[begin Text block]
LAURA: So to be honest, Mark, one of my personal goals, and I know a goal of ours at Schwab, is to see fewer of these scenarios by making sure women are prepared. And the way we do that is by encouraging, empowering, and, when needed, insisting that women be engaged in every step of the process. You know, the way to make sure of that is to insist both spouses should be involved, that both are active participants in meetings, and that both voices are heard and respected. That goes for men and women equally, as every individual circumstance is different.
I think, oftentimes, we think investing conversations always seem to be about this stock versus that stock, and what the market did today. But the best investing conversations are about funding goals, and living your values, and making progress towards your dreams for yourself and your loved ones. I don’t know a single person, regardless of gender, who wouldn’t want to participate in that conversation.
But if you find yourself in that situation, right—you are a widow, and you haven’t been involved in the past—I find that at my most vulnerable, I like to have someone with me. So lean on your network like you do in any other situation. When you meet with your advisor, or if you’re engaging with an advisor for the first time after the passing of your spouse, bring a friend to help you digest everything. Someone who knows you well, or someone that maybe has gone through it themselves. It’s important to remember you don’t need to be an expert day one—it’s impossible. But think about your immediate needs, because that’s most important to focus on in that moment.
Now, my biggest piece of advice, Mark, is don’t be afraid to ask questions. Don’t feel pressured to make a decision when you’re not ready to make it. Ask as many questions you need, until you feel comfortable and confident in your decision. Don’t let anyone make you feel as if your question isn’t important, because when it comes to your financial well-being, if you ask it, it’s important, period, end of story.
MARK: Great advice. Laura, one more question here. What about some other family scenarios where … I don’t know, the woman might be the head of the household, or making joint decisions with their partner. Are there ways for women to kind of build that financial knowledge and to feel … in order to feel more confident about making those kinds of decisions later?
LAURA: Regardless of the family situation, which, yes, Mark, it is incredibly important for investors and advisors alike to really understand a person’s household situation and life stage needs when thinking about financial planning and investing. With that said, the way to build financial knowledge to feel more confident in your decisions is to be informed in a way that is meaningful to you. We juggle a lot day in and day out, so we need to be really efficient with our time. That means finding trusted sources of information in a way that is exciting and inspiring for you. Think about your learning style and find trusted professionals that can deliver that information to you about financial topics in the way that’s most comfortable. I, for one, am not a reading-writing learner, so I can personally vouch that oftentimes, not being that type of learner has made it unnecessarily difficult in this industry, given so much of what we consume in financial services has historically been through the written word. However, talking it out with a financial advisor, sharing personal stories and experiences around financial topics with a group of my friends, listening to financial wellness podcasts, or finding imagery or visuals that depict a financial concept I want to better understand are all ways that fit my unique needs, right, that fit the way I learn and I consume information.
[end Text block]
[begin Dataset section]
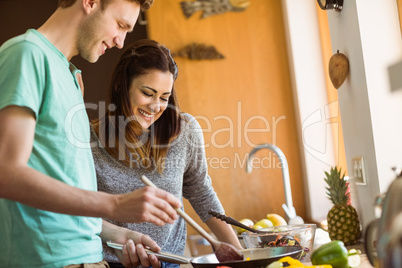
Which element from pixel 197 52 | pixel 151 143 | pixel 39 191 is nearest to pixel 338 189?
[end Dataset section]
**To be done**
a) In the financial planning conversation that precedes the listing, why has not being a reading-writing learner made the industry unnecessarily difficult for Laura? Answer in one to three sentences.
b) Extend the financial planning conversation that precedes the listing, picking up after its final sentence and keeping the same transcript form.

**Task answers**
a) Much of what people consume in financial services has historically come through the written word. For someone who does not learn best by reading and writing, that reliance made the industry unnecessarily difficult.

b)
So it’s so important for people to be aware of what best suits them, and not try to fit into someone else’s narrative, because a person’s money values can drastically vary from individual to individual.
MARK: Let’s switch gears here a little bit and talk about risk. You know, as you know, investing is about finding that right balance between risk and return. How should women think about investing when it comes to making that decision?
LAURA: You know, Mark, before I was a part of this industry, I thought investing was actually a form of gambling, and that it was only for the wealthy. And I couldn’t have been more wrong. I’m not a gambler. It literally makes me sick to my stomach the thought of losing money. Investing isn’t about gambling; it’s calculated risk-taking, which women do every single day. I’ve scaled the Sydney Bridge, I’ve gone shark diving in South Africa, and I never miss an opportunity to zip line above a tree line, all while being petrified of heights and sharks. But I’m willing to take risks. I just might need more information in order to take a calculated risk.
So I ask a lot of questions. I ask about the risk of injuries in those situations, just like I look at the historical returns of a well-diversified equity or balanced portfolio over various time periods. That helps me feel confident in my calculation of risk because I do my homework.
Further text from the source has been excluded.